IMF begins discussion with Ghana over US$3bn financing, as talks of possible debt restructuring increase
The IMF team arrived in Ghana earlier this week to begin discussions on the US$3bn financing facility that the country is seeking to help navigate its economic challenges. The West African country had resorted to meeting with the IMF after it had been shut out of the capital markets earlier this year, despite fiscal restructuring efforts.
There are talks of a possible restructuring of the country's loans, which make up around 80% of GDP. This is part of the key focus of the IMF’s visit, which will be concluded with its Debt Sustainability Analysis (DSA) report.

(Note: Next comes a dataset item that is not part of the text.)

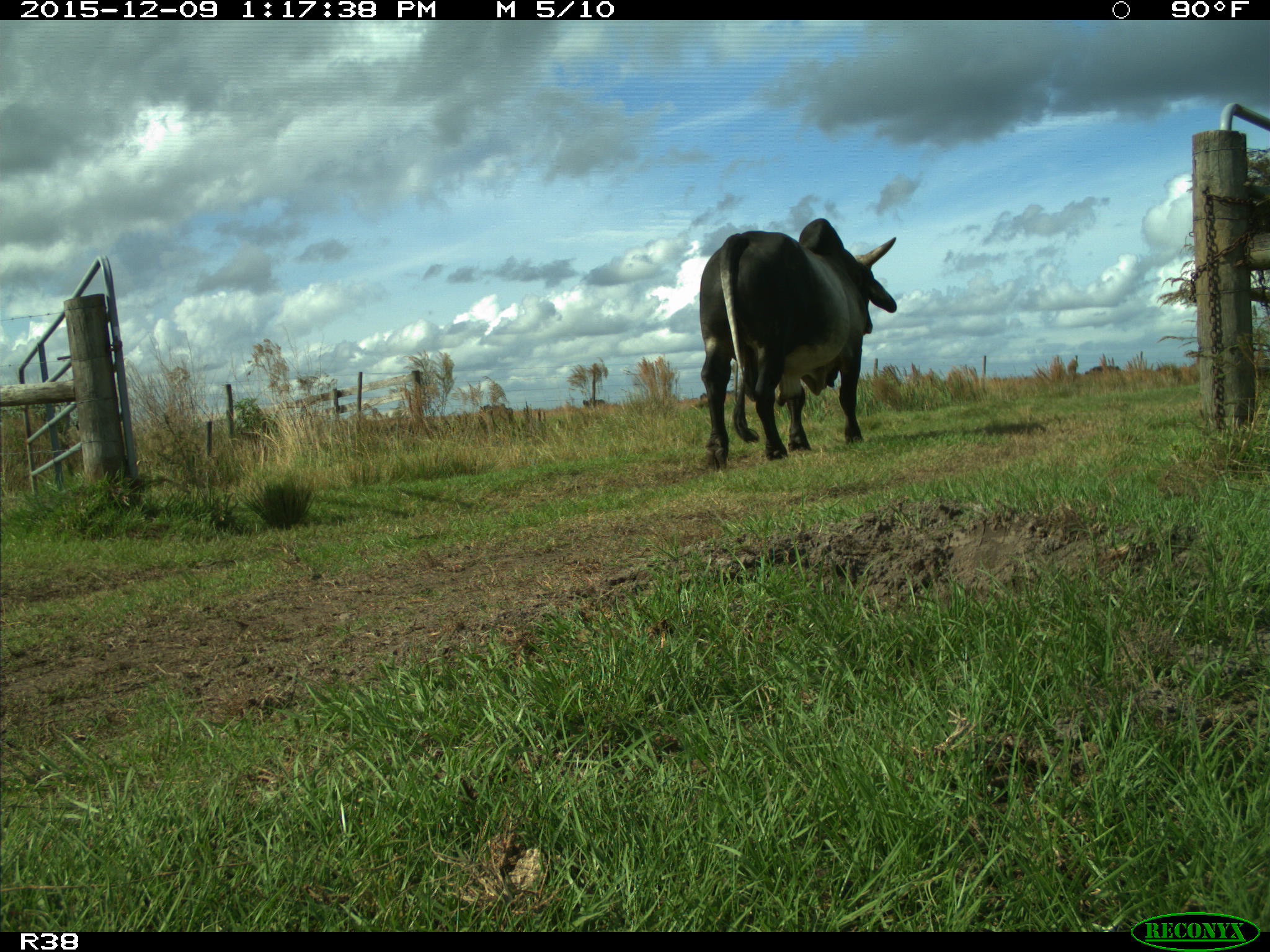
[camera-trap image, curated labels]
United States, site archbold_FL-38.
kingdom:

The 11-day visit is expected to end on October 7. It is worth noting that even after the IMF meetings, the government will have to seek approval from the parliament for any decision made – both ruling and opposition parties hold equal seats in the parliament currently, which could prove to be another hurdle.
To coincide with the end of the IMF visit, the Bank of Ghana has decided to postpone its interest rate meeting to October 7 (preciously scheduled for September 26). This comes after the emergency rate hike of 300bps to 22% in August.
ECOWAS increases sanctions on Guinea’s junta leader
The Economic Community of West African States (ECOWAS) leaders met at an extraordinary summit held on the sidelines of the United Nations General Assembly in New York and voted to increase sanctions on Guinea’s junta leader. This comes as the leader is yet to propose an acceptable transition plan to the bloc, after its proposal for a three-year transition was rejected by the bloc.
The financial assets of the junta members were frozen, and they are restricted from travelling to other countries in the region. This is similar to sanctions that were announced after the coup in September 2021 ousted longtime president Alpha Conde. Mali's junta leader has said that he will not be enforcing the bloc's sanctions on Guinea – note that sanctions on Mali and Burkina Faso were lifted after their two-year transition plan to civilian rule was accepted back in July.
Tellimer will be hosting a series of in-person bilateral meetings – with an online option available – with IMF teams and governments from emerging and frontier markets. See our full list of countries here.
Our West African Research
The CBN hiked its policy rate by 150bps to 15.5% versus expectations of a 50bps hike and raised its CRR by 500bps to 32.5%. Governor Emefiele struck a relatively hawkish/orthodox tone after long subordinating the price stability mandate. Transmission mechanism is still weak and no hint of shift in distortionary FX policy, so larger policy overhaul is needed.
IMF Managing Director Kristalina Georgieva said last week that a deal with Ghana should be finalised by the end of this year. The timeline sounds optimistic to us, but may be feasible if it doesn't involve debt restructuring, which is positive for bonds. However, Georgieva's comment that Ghana's crisis is due to exogenous shocks risks damaging the Fund's credibility.
Nigeria's equities market extended losses by 0.5% over the past week, taking the year-to-date gain to 15%. Market breadth was negative with 45 losers and only 16 gainers. Sell-offs persisted in GTCO (down to NGN18 vs Zenith NGN19.9) and in BUACEMENT, DSTANBIC and GUINNESS.
As interest rates pick up, local Nigerian investors are likely to exit the equities market, which explains its losing streak. Looking ahead, we expect interest in the Nigerian market to remain tepid.